After her global success with _The Time Traveller’s Wife_, Audrey Niffenegger’s latest installment has a lot to live up to, but does not disappoint.

The story revolves around a London appartment, left to American twin girls, Julia and Valentina, after the death of their aunt. The novel contains her trademark themes of the achings of love and loss that almost override its supernatural elements. Niffenegger draws the reader in, inspiring curiosity through the haunting morbidity of the novel, assisted only somewhat by it being set in an apartment neighbouring a cemetery.

{{ quote The central love story is brilliantly atypical }}

The title of the novel is taken from William Blake’s _The Tyger_. While on one level the title is a simple comment on the girls being mirror-twins, and the emerging difficulty in their relationship in terms of power balance and clashing personalities and aspirations.

But the reference to Blake’s poem brings attention to other subtler aspects of the story. Many of the characters are likened to animals and this is reflected by Blake’s poem about wild animals in this addition to the _Songs of Experience_ with one twin embodying the nature of the ‘tyger’, but this also asks questions about its _Songs of Innocence_ counterpart: ‘The Lamb’ and how this relates to the other, meeker twin.

Animals aside, _The Tyger_ also comments on God as the awe inspiring creator of nature, and this is the most illuminating of Niffenegger’s reference, as the characters meddle with divine creation and control as they take life and death into their own hands. In relation to the _Songs of Innocence and Experience_, Niffenegger asks the same question as Blake: how could the same person have made the tyger and the lamb? How could the same god create Julia and Valentina?

The perspective of the story is slightly unusual: it stands externally, yet switches between the inner thoughts of the different characters involved.

This may seem a little too objective for some, not allowing the reader to delve into the mind of the narrator, however in _Her Fearful Symmetry_, it works beautifully as the intricacies of the characters and how they relate to one another is one of its most captivating features.

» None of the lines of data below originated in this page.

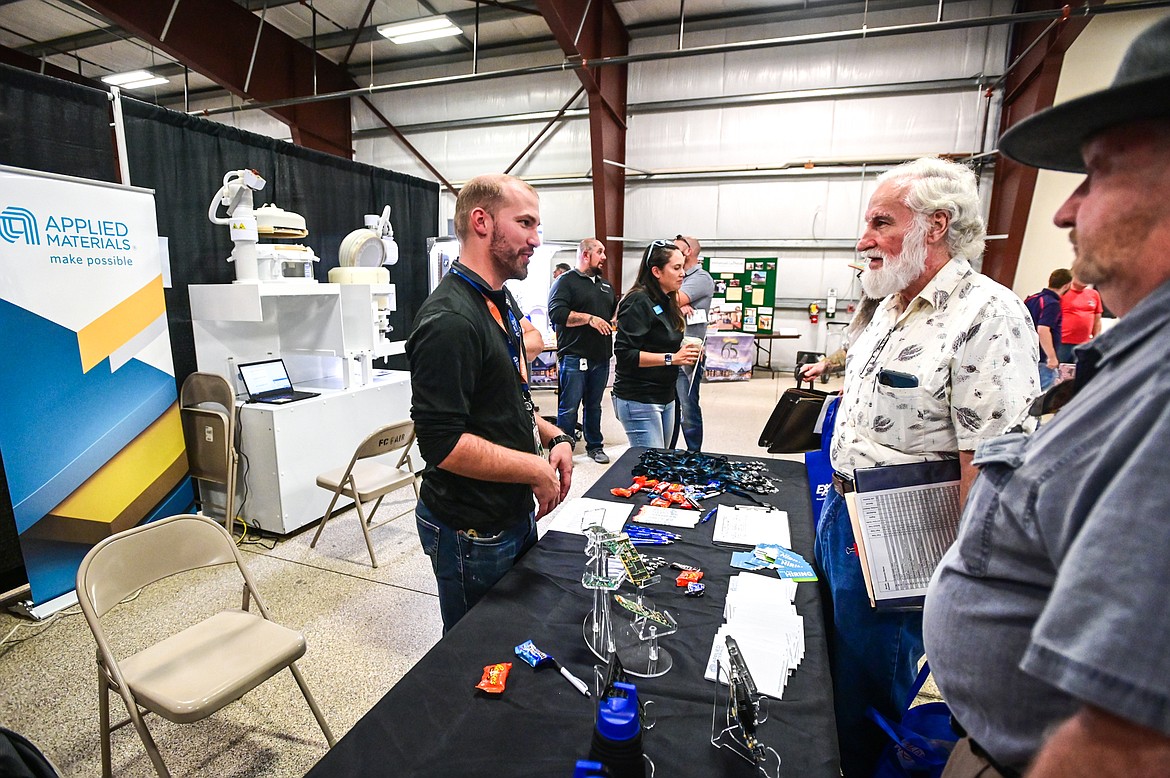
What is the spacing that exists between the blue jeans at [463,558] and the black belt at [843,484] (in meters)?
0.84

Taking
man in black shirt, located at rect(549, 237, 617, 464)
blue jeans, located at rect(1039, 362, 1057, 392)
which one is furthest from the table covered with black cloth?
blue jeans, located at rect(1039, 362, 1057, 392)

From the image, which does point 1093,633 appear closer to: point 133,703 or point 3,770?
point 3,770

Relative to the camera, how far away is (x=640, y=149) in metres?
8.12

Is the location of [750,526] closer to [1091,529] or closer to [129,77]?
[1091,529]

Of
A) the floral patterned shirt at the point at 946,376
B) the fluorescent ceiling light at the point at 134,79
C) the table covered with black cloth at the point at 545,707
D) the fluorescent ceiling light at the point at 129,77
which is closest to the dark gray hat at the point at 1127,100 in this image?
the floral patterned shirt at the point at 946,376

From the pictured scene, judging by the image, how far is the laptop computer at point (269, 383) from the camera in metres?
3.15

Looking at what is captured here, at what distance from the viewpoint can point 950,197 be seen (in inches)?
50.2

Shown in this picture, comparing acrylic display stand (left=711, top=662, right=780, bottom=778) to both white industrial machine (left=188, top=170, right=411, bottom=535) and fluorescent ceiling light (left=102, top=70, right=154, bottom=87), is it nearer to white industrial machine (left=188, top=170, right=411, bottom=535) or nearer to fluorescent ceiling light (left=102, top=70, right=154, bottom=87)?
white industrial machine (left=188, top=170, right=411, bottom=535)

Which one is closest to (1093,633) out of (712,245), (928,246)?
(928,246)

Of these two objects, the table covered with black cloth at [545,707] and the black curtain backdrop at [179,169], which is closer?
the table covered with black cloth at [545,707]

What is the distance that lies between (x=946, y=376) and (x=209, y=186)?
14.4 feet

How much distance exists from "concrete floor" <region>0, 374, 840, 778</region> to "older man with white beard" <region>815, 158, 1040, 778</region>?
1557mm

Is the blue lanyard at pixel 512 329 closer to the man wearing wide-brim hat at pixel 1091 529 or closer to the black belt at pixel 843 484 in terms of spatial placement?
the black belt at pixel 843 484

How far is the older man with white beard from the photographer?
1.17 metres
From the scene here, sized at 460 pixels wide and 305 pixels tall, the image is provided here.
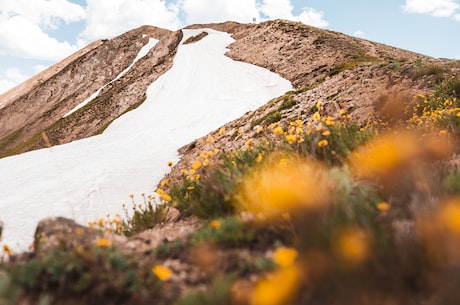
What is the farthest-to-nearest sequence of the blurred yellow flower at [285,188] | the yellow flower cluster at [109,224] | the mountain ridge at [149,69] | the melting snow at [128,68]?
the melting snow at [128,68] → the mountain ridge at [149,69] → the yellow flower cluster at [109,224] → the blurred yellow flower at [285,188]

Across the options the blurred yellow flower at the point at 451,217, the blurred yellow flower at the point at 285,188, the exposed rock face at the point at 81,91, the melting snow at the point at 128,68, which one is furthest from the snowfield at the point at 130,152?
the melting snow at the point at 128,68

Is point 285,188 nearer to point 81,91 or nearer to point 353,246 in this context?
point 353,246

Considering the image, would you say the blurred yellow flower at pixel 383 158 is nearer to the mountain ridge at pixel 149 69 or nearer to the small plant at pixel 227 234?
the small plant at pixel 227 234

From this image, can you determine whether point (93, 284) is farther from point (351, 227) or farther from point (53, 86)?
point (53, 86)

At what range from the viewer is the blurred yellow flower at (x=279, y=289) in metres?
1.89

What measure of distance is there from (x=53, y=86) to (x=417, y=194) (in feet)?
209

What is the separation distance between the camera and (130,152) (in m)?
17.6

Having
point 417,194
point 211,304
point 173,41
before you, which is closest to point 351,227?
point 417,194

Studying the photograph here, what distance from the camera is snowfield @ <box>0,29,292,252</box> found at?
32.9ft

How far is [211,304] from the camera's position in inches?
78.3

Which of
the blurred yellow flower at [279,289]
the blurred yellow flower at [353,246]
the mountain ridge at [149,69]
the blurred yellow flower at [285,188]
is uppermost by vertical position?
the mountain ridge at [149,69]

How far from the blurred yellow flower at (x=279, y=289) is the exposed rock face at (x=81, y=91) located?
38872 mm

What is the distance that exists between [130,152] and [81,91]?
41.5 metres

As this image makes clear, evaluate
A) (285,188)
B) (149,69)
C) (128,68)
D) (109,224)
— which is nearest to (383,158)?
(285,188)
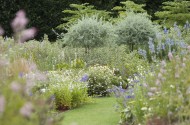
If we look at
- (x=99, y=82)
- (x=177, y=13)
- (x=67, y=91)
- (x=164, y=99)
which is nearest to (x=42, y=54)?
(x=99, y=82)

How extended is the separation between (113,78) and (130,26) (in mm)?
3050

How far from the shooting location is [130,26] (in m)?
11.3

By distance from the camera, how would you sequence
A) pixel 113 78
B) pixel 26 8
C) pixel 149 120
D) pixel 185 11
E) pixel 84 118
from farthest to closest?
pixel 26 8, pixel 185 11, pixel 113 78, pixel 84 118, pixel 149 120

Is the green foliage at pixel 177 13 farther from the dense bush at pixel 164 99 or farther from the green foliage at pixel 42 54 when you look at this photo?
the dense bush at pixel 164 99

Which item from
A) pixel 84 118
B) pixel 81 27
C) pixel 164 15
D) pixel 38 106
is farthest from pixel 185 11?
pixel 38 106

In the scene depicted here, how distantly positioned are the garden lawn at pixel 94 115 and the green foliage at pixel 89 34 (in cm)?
365

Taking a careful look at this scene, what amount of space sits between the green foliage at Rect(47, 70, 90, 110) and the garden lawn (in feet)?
0.50

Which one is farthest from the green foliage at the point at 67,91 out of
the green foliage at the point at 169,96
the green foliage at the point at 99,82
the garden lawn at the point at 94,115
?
the green foliage at the point at 169,96

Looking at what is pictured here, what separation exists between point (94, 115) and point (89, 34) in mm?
4773

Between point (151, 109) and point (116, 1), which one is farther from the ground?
point (116, 1)

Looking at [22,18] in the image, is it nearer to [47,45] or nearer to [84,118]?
[84,118]

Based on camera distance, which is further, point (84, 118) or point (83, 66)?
point (83, 66)

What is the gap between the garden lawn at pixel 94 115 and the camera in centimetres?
601

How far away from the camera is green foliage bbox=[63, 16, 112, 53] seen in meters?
11.0
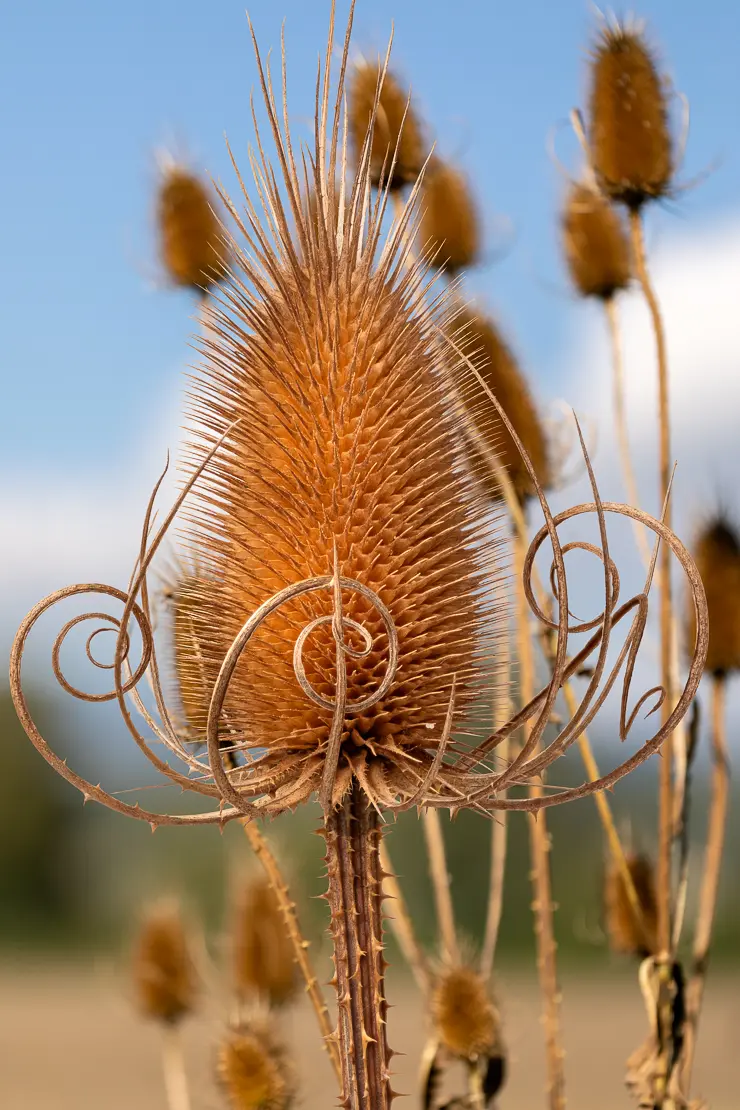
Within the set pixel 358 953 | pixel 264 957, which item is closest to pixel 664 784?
pixel 264 957

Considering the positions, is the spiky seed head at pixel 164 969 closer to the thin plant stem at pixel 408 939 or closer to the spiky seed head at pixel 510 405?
the thin plant stem at pixel 408 939

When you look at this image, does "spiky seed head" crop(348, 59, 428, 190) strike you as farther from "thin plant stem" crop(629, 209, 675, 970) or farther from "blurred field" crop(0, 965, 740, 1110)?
"blurred field" crop(0, 965, 740, 1110)

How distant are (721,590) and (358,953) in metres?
2.00

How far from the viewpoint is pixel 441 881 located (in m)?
3.07

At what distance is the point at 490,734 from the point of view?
1702 mm

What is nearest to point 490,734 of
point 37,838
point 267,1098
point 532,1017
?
point 267,1098

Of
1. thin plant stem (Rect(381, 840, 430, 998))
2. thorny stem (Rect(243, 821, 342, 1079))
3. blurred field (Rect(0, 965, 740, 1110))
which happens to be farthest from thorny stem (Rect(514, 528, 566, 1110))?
blurred field (Rect(0, 965, 740, 1110))

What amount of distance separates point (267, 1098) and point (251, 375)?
7.48ft

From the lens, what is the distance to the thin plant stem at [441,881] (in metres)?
3.00

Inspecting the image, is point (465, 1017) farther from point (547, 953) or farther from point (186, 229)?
point (186, 229)

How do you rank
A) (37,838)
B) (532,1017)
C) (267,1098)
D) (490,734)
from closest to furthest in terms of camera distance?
1. (490,734)
2. (267,1098)
3. (532,1017)
4. (37,838)

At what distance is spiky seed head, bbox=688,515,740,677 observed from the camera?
3240mm

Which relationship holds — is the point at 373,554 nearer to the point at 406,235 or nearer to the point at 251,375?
the point at 251,375

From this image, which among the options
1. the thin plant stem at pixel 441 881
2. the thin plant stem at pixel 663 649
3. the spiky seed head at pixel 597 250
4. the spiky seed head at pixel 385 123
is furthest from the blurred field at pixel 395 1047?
the spiky seed head at pixel 385 123
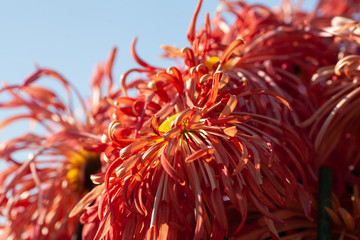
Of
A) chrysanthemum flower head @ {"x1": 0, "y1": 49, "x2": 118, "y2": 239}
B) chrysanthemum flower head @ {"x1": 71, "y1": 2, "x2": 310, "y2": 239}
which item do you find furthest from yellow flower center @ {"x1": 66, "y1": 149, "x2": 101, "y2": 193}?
chrysanthemum flower head @ {"x1": 71, "y1": 2, "x2": 310, "y2": 239}

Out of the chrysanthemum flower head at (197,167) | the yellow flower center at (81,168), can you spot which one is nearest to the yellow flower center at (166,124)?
the chrysanthemum flower head at (197,167)

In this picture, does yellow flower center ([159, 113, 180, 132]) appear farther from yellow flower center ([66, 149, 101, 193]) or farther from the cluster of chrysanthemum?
yellow flower center ([66, 149, 101, 193])

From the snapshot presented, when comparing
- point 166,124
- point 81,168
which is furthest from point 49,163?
point 166,124

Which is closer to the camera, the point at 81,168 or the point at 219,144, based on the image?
the point at 219,144

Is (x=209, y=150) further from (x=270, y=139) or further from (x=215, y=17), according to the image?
(x=215, y=17)

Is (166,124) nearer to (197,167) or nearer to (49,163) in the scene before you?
(197,167)

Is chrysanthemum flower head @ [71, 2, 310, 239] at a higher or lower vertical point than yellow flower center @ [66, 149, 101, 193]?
higher

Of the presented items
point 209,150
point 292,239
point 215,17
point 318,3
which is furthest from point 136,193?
point 318,3

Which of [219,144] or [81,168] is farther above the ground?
[219,144]

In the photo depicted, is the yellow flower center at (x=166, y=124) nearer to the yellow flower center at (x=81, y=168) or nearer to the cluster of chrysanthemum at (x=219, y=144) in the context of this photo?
the cluster of chrysanthemum at (x=219, y=144)
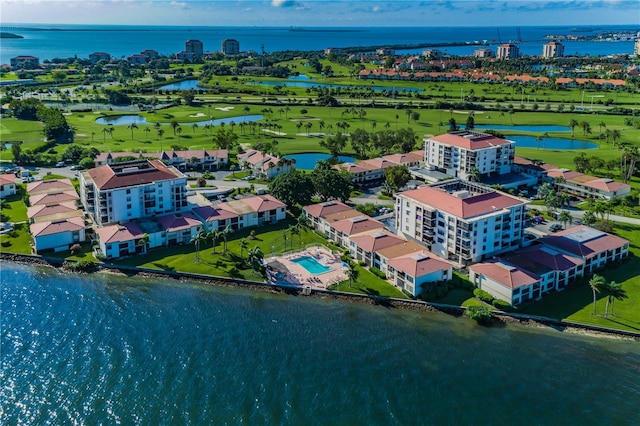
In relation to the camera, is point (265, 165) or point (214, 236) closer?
point (214, 236)

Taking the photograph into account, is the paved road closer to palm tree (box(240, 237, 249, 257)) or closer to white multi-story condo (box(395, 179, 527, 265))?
white multi-story condo (box(395, 179, 527, 265))

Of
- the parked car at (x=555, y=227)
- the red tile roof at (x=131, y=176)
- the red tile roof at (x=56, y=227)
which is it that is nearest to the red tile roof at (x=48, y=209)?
the red tile roof at (x=56, y=227)

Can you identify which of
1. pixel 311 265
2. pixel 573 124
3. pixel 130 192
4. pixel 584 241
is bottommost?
pixel 311 265

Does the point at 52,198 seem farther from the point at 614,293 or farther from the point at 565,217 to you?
the point at 614,293

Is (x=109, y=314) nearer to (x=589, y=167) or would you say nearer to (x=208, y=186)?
(x=208, y=186)

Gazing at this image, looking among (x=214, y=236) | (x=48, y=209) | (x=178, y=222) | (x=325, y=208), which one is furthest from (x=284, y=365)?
(x=48, y=209)

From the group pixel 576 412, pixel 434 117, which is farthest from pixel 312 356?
pixel 434 117
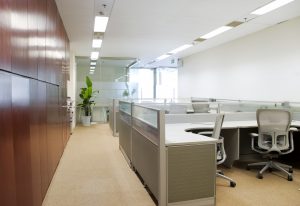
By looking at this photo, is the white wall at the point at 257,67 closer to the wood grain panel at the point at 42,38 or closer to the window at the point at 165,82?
the window at the point at 165,82

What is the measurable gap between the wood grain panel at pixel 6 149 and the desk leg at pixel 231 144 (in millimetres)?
3123

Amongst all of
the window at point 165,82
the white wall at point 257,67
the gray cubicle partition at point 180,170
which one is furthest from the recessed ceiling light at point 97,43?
the window at point 165,82

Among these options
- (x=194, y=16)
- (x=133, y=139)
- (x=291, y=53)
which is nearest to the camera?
(x=133, y=139)

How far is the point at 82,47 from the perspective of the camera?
8.12 meters

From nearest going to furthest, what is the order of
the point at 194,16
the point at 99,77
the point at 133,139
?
the point at 133,139, the point at 194,16, the point at 99,77

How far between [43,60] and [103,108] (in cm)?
747

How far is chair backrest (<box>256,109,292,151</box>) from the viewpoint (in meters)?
3.59


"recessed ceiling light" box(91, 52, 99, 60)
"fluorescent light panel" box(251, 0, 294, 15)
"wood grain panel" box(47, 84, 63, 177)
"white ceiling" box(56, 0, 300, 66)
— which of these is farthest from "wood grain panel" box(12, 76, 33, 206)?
"recessed ceiling light" box(91, 52, 99, 60)

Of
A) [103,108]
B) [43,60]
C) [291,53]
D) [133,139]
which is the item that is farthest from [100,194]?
[103,108]

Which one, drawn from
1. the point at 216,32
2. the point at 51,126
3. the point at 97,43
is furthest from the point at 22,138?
the point at 97,43

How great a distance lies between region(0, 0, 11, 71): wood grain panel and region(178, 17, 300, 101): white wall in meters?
5.39

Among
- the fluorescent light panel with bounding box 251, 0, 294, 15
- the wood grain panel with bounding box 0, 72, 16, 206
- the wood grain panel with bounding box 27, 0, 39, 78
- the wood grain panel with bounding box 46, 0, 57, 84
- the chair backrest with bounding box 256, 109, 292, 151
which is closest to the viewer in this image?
the wood grain panel with bounding box 0, 72, 16, 206

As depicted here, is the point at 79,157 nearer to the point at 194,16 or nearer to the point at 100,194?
the point at 100,194

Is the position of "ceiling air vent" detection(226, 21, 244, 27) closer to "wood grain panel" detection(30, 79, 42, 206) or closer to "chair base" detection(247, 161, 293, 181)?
"chair base" detection(247, 161, 293, 181)
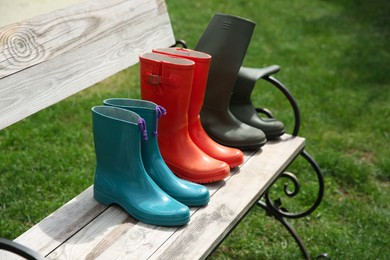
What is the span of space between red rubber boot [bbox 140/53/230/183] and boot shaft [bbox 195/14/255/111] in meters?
0.29

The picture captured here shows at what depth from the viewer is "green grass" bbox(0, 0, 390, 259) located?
9.36 ft

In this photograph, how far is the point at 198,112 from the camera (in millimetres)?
2084

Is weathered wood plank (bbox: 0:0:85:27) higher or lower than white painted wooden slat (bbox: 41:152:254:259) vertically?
higher

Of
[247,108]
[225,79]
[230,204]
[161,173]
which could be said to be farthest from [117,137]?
[247,108]

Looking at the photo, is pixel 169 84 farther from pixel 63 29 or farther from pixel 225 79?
pixel 63 29

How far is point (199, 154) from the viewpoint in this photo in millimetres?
1983

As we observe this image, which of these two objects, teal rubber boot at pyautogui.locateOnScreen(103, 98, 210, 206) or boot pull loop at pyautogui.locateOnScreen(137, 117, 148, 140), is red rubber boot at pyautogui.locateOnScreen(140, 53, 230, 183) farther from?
boot pull loop at pyautogui.locateOnScreen(137, 117, 148, 140)

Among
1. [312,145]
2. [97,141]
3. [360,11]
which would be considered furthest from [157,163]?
[360,11]

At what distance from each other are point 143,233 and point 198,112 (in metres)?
0.57

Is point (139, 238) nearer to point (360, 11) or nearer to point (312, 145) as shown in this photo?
point (312, 145)

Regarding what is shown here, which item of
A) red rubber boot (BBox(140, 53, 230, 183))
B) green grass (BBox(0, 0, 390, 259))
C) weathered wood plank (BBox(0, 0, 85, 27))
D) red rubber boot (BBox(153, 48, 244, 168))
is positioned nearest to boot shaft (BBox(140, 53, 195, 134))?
red rubber boot (BBox(140, 53, 230, 183))

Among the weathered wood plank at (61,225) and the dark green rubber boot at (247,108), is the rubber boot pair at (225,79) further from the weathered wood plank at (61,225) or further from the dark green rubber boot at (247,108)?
the weathered wood plank at (61,225)

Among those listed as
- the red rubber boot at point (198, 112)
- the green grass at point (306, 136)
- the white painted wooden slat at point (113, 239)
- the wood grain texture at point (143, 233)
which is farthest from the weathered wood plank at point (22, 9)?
the green grass at point (306, 136)

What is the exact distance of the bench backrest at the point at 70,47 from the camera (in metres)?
1.95
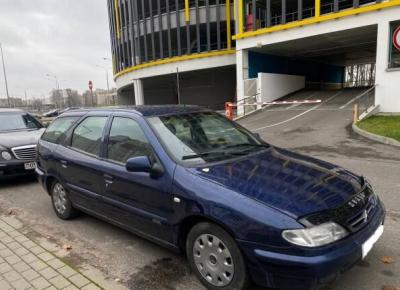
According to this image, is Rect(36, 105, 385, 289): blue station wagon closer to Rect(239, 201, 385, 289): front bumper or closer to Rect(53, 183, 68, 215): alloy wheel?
Rect(239, 201, 385, 289): front bumper

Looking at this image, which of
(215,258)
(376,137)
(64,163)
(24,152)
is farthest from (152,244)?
(376,137)

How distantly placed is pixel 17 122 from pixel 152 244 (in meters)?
6.12

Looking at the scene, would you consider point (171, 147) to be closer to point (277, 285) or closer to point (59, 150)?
point (277, 285)

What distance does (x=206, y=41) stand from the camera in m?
30.5

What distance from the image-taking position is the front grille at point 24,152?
22.7 ft

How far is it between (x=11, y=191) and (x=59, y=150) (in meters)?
2.69

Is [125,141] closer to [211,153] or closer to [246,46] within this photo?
[211,153]

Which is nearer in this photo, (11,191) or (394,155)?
(11,191)

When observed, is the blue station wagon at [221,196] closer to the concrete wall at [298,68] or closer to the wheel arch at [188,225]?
→ the wheel arch at [188,225]

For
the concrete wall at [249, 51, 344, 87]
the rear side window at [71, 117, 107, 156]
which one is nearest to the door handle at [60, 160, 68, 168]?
the rear side window at [71, 117, 107, 156]

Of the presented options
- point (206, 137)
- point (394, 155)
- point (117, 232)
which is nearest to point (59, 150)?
point (117, 232)

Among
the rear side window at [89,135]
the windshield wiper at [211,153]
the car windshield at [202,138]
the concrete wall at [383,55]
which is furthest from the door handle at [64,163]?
the concrete wall at [383,55]

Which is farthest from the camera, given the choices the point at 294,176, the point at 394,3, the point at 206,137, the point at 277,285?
the point at 394,3

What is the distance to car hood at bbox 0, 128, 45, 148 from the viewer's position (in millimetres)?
6996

Niffenegger’s originality and creativity manifest themselves not only in the uniqueness of the story itself, but in the highly unusual and concerningly developed characters, one being Martin: a man with progessively severe OCD, and in the acknowledgements, Niffenegger shows the extent of research that went in to the novel, illustrated in the wonderful character of Martin, and the historically accurate depiction of Highgate Cemetery.

_Her Fearful Symmetry_ does not fall foul of predictability as the plot twists and contorts itself around the different characters, oscillating between long and short chapters, leaving the reader in a perpetual state of curiosity about what will happen next.

Similarly, the characters are not black and white: they are constructed with care and detail.The central characters evolve and Niffenegger leads you to gradually change your perception of them throughout the course of the novel.

The central love story is brilliantly atypical and Niffenegger manages to enchant the reader with a love story that simply fades, they are not the star crossed lovers of Shakespeare: they have flaws, they deceive each other, and they simply fall out of love, while the ‘true love’ stories are those that rest in the background, and may not be those shared between lovers.

_Her Fearful Symmetry_ is an articulation the moral ‘be careful what you wish for’ as each of the central characters are left with devastating circumstances after reality does not match up with their fantasies. It begs the question of what you really want and the extent to which you will go to get it.

The only criticism I can find for _Her Fearful Symmetry_, is that Niffenegger’s American background seeps into the novel, which is set in London, as the characters are buck-toothed and well spoken, while the children play croquet and have afternoon tea.

It would seem that Niffenegger is working from the American stereotype of English people and fails to get a grasp of modern Londoners. This is made more disappointing considering how much research went into other more intricate and specialist aspects of the novel, yet left this obvious element glaring. However, this may have been a result of marketing the novel towards American readers who may fail to see the misjudgements.

All things considered, if you were captivated by _The Time Traveller’s Wife_ then _Her Fearful Symmetry_ will undoubtedly have the same effect, as you become engrossed in the strange goings on of the Vautravers appartment block. The exquisiteness of her writing invites you in, and the rollercoaster structure keeps you on your toes until the very end.